#### PROBLEM DESCRIPTION
Rewrite the entries below, changing every "Toyota" to "Honda" and leaving all other text unchanged.

#### DATA RECORDS
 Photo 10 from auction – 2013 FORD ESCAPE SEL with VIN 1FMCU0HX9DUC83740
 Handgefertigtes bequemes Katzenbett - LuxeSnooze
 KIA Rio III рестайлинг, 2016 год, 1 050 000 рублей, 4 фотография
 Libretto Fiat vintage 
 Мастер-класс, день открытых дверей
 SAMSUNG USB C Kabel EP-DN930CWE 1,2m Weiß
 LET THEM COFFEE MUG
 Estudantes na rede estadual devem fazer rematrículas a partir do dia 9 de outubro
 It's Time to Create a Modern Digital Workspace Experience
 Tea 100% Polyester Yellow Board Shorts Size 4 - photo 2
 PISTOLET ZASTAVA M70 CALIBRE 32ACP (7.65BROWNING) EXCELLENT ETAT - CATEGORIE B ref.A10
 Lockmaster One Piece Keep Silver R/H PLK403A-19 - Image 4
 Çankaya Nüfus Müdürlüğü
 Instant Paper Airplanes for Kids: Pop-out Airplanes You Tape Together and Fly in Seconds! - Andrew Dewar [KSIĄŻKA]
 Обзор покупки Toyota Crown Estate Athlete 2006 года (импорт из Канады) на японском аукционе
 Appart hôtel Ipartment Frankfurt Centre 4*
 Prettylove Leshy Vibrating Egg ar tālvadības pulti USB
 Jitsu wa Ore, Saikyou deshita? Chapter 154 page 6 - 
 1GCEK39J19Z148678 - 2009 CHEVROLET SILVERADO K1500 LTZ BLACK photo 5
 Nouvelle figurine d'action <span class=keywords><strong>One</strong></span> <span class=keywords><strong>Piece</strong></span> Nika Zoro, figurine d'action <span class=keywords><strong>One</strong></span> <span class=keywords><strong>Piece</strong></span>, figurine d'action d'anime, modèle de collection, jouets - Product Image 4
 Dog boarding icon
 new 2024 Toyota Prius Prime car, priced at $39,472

#### RESULT OF THIS TASK
 Photo 10 from auction – 2013 FORD ESCAPE SEL with VIN 1FMCU0HX9DUC83740
 Handgefertigtes bequemes Katzenbett - LuxeSnooze
 KIA Rio III рестайлинг, 2016 год, 1 050 000 рублей, 4 фотография
 Libretto Fiat vintage 
 Мастер-класс, день открытых дверей
 SAMSUNG USB C Kabel EP-DN930CWE 1,2m Weiß
 LET THEM COFFEE MUG
 Estudantes na rede estadual devem fazer rematrículas a partir do dia 9 de outubro
 It's Time to Create a Modern Digital Workspace Experience
 Tea 100% Polyester Yellow Board Shorts Size 4 - photo 2
 PISTOLET ZASTAVA M70 CALIBRE 32ACP (7.65BROWNING) EXCELLENT ETAT - CATEGORIE B ref.A10
 Lockmaster One Piece Keep Silver R/H PLK403A-19 - Image 4
 Çankaya Nüfus Müdürlüğü
 Instant Paper Airplanes for Kids: Pop-out Airplanes You Tape Together and Fly in Seconds! - Andrew Dewar [KSIĄŻKA]
 Обзор покупки Honda Crown Estate Athlete 2006 года (импорт из Канады) на японском аукционе
 Appart hôtel Ipartment Frankfurt Centre 4*
 Prettylove Leshy Vibrating Egg ar tālvadības pulti USB
 Jitsu wa Ore, Saikyou deshita? Chapter 154 page 6 - 
 1GCEK39J19Z148678 - 2009 CHEVROLET SILVERADO K1500 LTZ BLACK photo 5
 Nouvelle figurine d'action <span class=keywords><strong>One</strong></span> <span class=keywords><strong>Piece</strong></span> Nika Zoro, figurine d'action <span class=keywords><strong>One</strong></span> <span class=keywords><strong>Piece</strong></span>, figurine d'action d'anime, modèle de collection, jouets - Product Image 4
 Dog boarding icon
 new 2024 Honda Prius Prime car, priced at $39,472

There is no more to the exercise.